- [TEXT FOR ANALYSIS]:
Speaking in Code was an NEH-funded symposium and summit that brought together 32 accomplished digital humanities software developers at the University of Virginia Library Scholars’ Lab for two days in November 2013. The goal was to give voice to things that are almost always tacitly expressed in our work: expert knowledge about the intellectual and interpretive dimensions of DH code-craft, and unspoken understandings about the relation of that work to ethics and inclusion, scholarly method, and humanities theory and critique.

Together, we

Our first meeting focused on creating inclusive, welcoming developer communities and ways to address the social implications of tacit knowledge exchange in digital humanities software development. This page remains as a place for publishing outcomes from the Speaking in Code summit, sharing our original agenda, and fostering further conversation both online and face-to-face—including by making available a Codespeak Kit.

Get the Kit

Run Your Own Codespeak Event

Because we feel the DH developers' community needs more open and frank conversations like the ones at the heart of our summit, the Scholars' Lab has constructed a kit that others can use to run their own Speaking in Code events. The kit contains lots of heartfelt advice and a customizable website for your gathering (a Jekyll application we've set up for you to fork from GitHub or scaffold with yeoman in Node, modify as desired, and publish on the cheap through Github Pages). It can be found at our Codespeak Kit repository, with further instructions and details.

Read Up

A white paper on the outcomes and challenges of this summit is now available through the University of Virginia's institutional repository and the Database of Funded Projects at the National Endowment for the Humanities. We've also made the starter bibliography we used for the inaugural Speaking in Code event available as part of the kit!

Join the Conversation

Codespeak conversations don't all have to be face-to-face. We invite you join us on Twitter using the hashtag #codespeak and on IRC, using the #speakingincode channel.

- [DATA EXCERPT]:
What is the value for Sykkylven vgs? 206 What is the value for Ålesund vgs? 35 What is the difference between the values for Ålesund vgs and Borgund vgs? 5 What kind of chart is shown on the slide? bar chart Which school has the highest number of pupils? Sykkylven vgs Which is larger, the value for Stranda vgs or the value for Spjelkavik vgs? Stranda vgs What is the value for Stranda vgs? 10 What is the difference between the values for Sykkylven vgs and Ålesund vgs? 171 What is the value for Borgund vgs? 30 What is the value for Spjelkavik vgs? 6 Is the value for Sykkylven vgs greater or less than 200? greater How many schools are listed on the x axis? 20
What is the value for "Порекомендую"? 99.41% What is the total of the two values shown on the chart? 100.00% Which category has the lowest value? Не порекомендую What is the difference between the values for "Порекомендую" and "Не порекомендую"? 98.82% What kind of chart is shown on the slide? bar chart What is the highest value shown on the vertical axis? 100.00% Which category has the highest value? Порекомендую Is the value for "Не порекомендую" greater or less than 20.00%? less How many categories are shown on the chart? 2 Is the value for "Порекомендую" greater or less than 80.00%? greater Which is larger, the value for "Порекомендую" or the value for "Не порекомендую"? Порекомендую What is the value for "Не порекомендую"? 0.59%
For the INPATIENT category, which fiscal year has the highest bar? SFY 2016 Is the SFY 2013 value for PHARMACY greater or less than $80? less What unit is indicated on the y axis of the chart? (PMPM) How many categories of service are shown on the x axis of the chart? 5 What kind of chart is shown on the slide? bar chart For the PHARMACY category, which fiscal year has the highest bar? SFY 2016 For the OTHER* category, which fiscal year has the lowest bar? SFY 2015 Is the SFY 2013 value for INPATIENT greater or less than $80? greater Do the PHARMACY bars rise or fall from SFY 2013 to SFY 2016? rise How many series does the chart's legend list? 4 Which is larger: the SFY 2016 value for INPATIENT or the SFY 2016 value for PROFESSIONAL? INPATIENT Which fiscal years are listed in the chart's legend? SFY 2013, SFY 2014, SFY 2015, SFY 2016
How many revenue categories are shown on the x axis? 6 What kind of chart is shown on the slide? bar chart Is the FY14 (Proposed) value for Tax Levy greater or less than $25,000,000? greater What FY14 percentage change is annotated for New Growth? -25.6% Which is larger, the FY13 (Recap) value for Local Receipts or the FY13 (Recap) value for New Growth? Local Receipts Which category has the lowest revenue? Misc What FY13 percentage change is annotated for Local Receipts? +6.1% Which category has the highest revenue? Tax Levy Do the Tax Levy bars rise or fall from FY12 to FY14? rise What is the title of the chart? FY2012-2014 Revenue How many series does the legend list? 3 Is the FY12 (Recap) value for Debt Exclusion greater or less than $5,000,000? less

- [ABOUT THIS EXERCISE]: In the Speaking in Code text, list every software tool or platform named in the description of the kit's customizable website. The material has no connection to the Speaking in Code text.

- [EXPECTED OUTPUT]:
- Jekyll
- GitHub
- yeoman
- Node
- Github Pages